##### Supplied text #####
Kendrick next asserts that his right to due process and his right not to incriminate himself were violated when the prosecutor referred to the fact that he made no statements to police following his arrest. The State counters that Kendrick "opened the door" to questions concerning post-arrest silence when he elicited testimony relating to his cooperation with police. We agree with the State.

On cross examination, defense counsel questioned a police detective concerning the extent of Kendrick's cooperation with the investigation:

Q. In fact [Kendrick] cooperated and did everything that anybody asked of him?
A. As far as I was concerned, yes.
Q. Because I had requested that the police not talk to him, people respected my wishes and didn't ask him where various things might be or might not be; is that right?
A. I didn't and my partner didn't in my presence.

The State then questioned the detective concerning whether he would have liked to question Kendrick. The detective answered affirmatively; the exchange then continued:

Q. Was there ever any statement provided by the Defendant in connection with this case?
A. Never.
MR. MESTEL [Defense Counsel]: Objection, Your Honor.
THE COURT: I'll overrule the objection. The record will stand. Ask another question.

Defense counsel again brought up Kendrick's cooperation with police during its direct examination of Kendrick himself. Kendrick testified that, on hearing of the police's desire to arrest him, he willingly went to the police station and turned himself in. Counsel then elicited the fact that he had instructed Kendrick not to talk with police. To *630 counsel's question concerning why he was instructed not to talk with police, Kendrick responded as follows:

A. It was because you told me that the police sometimes distort things and also would lie about what future clients or previous clients before that had talked to the police and believed they were lies, what the police interpretated [sic] is what they said.

In its cross examination of Kendrick, the State sought to rebut the impression that he cooperated with police:

Q. Okay. At any rate you decided to go and talk to [defense counsel], who I believe you indicated told you not to tell the cops everything, which was your gut reaction, because they might distort it or lie or that was your understanding of what Mr. Mestel told you, and so that you shouldn't say anything to them? Is that right, is that your testimony?
#####
Stated goal 1:
In the court opinion excerpt, what did the trial court do with defense counsel's objection after the detective said no statement was ever given?
Stated goal 2:
Convert the stretch of the records from the line containing "Examining this photograph, is" through the end of the records into a Markdown table with the columns Row and Line, one numbered row per line, and omit blank lines.
##### Items #####
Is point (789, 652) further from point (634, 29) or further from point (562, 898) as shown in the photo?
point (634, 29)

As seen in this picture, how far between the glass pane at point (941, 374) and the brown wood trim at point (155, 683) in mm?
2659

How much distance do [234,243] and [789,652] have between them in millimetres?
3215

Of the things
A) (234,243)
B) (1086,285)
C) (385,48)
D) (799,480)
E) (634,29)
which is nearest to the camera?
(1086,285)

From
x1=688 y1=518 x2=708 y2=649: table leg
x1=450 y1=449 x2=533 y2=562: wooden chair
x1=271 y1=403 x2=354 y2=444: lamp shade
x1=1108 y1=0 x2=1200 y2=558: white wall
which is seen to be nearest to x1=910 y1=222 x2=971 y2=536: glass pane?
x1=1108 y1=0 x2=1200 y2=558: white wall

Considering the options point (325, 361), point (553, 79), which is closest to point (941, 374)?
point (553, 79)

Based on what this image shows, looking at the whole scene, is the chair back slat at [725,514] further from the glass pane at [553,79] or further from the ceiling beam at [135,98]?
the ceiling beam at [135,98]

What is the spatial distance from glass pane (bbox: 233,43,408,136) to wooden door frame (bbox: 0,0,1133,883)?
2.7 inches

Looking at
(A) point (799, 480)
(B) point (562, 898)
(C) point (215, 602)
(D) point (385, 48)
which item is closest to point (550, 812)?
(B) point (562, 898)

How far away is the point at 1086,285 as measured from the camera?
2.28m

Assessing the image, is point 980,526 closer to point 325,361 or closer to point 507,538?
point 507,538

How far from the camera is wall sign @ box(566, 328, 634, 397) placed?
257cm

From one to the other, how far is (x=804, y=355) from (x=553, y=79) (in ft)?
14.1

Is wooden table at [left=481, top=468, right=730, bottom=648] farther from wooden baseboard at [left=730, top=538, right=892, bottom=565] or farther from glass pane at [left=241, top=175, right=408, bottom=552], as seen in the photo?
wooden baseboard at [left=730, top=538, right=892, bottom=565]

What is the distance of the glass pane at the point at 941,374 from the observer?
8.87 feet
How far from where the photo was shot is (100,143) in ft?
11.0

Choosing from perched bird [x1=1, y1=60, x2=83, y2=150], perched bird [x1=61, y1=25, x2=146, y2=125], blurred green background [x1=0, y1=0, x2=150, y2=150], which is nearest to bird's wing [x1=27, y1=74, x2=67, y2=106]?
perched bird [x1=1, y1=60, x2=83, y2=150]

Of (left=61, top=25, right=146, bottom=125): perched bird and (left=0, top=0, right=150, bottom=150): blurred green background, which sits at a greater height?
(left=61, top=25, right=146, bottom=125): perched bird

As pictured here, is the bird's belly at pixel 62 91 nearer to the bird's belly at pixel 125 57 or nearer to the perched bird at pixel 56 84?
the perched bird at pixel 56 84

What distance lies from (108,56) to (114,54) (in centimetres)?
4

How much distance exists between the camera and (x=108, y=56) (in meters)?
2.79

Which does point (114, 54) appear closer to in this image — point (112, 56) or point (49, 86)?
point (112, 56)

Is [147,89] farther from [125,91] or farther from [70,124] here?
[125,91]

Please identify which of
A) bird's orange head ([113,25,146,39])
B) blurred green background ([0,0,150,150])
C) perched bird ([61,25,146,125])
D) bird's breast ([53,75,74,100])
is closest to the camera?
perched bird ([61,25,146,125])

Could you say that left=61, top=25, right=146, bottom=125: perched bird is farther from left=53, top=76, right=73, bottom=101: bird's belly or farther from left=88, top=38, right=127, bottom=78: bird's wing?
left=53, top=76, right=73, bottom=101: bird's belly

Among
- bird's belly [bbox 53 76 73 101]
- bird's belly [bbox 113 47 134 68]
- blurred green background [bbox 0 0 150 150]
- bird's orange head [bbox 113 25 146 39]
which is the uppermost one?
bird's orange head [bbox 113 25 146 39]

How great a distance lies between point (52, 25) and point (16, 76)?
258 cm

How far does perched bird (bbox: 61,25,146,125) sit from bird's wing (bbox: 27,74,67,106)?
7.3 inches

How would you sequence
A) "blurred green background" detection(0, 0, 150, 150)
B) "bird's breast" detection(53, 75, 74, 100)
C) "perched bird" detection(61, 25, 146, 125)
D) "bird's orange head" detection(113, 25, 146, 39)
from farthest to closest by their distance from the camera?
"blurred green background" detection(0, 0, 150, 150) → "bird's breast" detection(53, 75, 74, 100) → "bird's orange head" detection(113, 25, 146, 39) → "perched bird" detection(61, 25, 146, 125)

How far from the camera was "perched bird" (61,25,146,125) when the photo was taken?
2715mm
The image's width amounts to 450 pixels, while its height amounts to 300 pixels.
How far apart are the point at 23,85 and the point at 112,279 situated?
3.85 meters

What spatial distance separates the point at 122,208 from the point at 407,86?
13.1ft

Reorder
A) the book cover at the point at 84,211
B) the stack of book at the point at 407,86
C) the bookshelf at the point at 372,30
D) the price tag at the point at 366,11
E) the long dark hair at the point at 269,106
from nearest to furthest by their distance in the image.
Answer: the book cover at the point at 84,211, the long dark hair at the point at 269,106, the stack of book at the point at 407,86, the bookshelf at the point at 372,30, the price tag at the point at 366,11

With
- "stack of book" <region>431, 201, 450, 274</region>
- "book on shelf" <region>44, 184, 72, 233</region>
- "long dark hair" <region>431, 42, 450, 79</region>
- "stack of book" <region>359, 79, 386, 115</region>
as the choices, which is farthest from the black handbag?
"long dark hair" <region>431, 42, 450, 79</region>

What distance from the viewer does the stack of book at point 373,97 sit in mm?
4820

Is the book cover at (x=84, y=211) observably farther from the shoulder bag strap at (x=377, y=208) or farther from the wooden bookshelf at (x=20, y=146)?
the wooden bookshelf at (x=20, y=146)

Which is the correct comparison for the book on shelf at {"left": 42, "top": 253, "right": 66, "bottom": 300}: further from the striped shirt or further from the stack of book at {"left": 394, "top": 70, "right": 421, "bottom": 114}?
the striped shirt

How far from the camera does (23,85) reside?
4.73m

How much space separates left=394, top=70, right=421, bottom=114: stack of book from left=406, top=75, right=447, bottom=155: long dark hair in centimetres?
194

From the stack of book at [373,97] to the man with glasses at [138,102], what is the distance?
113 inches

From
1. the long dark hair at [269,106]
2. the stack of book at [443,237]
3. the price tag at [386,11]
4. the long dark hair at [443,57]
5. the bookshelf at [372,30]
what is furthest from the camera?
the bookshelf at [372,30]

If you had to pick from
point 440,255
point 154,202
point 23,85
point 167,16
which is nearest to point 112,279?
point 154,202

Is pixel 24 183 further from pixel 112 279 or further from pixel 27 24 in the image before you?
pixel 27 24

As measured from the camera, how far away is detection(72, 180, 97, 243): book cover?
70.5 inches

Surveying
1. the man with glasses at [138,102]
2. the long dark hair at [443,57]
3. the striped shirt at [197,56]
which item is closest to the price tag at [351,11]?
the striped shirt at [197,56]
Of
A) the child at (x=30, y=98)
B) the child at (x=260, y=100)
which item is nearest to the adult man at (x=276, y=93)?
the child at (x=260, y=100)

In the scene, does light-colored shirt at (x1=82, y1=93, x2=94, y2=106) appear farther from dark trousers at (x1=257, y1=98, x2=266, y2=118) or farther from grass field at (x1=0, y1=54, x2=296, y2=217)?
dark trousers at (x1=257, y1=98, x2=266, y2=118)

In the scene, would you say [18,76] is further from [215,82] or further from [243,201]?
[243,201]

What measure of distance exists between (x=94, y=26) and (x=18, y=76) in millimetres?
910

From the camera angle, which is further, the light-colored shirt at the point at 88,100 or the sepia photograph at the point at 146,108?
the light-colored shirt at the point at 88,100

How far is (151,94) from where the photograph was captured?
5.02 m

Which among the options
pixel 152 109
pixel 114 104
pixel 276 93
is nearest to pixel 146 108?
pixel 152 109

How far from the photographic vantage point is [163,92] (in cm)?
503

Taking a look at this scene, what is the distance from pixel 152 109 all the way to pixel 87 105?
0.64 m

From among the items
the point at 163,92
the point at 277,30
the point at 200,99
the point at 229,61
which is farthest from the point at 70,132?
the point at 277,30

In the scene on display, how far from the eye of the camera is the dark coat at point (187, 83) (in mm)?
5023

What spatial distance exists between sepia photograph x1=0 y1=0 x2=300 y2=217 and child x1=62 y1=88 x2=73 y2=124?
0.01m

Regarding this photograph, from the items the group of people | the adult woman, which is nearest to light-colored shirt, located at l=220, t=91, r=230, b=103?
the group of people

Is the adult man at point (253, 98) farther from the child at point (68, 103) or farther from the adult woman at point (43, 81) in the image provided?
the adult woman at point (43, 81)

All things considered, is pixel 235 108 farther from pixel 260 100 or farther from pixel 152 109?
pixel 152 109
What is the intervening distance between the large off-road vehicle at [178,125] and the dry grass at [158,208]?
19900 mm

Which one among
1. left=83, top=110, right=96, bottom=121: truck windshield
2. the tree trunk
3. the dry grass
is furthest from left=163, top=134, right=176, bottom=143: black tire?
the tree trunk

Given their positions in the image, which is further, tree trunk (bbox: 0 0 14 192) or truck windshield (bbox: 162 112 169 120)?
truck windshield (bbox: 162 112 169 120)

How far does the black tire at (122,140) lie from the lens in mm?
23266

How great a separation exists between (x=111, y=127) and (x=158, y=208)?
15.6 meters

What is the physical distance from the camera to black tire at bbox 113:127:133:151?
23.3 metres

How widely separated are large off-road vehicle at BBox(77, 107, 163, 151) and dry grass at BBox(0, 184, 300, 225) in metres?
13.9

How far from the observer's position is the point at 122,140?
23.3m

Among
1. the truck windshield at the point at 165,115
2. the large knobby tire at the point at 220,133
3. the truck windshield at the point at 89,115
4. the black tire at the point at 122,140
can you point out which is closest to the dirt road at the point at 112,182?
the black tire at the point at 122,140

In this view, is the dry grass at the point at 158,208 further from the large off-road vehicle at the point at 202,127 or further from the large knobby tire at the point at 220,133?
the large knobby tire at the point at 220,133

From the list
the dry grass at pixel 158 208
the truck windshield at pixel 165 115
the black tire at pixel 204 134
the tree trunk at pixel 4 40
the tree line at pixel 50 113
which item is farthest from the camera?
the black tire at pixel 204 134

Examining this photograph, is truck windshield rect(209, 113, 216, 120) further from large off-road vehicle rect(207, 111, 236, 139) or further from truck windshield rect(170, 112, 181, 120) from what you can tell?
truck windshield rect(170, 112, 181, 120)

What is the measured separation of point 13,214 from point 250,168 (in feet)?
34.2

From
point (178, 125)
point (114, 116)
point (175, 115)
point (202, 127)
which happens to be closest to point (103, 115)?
#####
Worked answer 1:
It overruled the objection and let the record stand.

Worked answer 2:
| Row | Line |
|---|---|
| 1 | Examining this photograph, is truck windshield rect(209, 113, 216, 120) further from large off-road vehicle rect(207, 111, 236, 139) or further from truck windshield rect(170, 112, 181, 120) from what you can tell? |
| 2 | truck windshield rect(170, 112, 181, 120) |
| 3 | What is the measured separation of point 13,214 from point 250,168 (in feet)? |
| 4 | 34.2 |
| 5 | From |
| 6 | point (178, 125) |
| 7 | point (114, 116) |
| 8 | point (175, 115) |
| 9 | point (202, 127) |
| 10 | which happens to be closest to point (103, 115)? |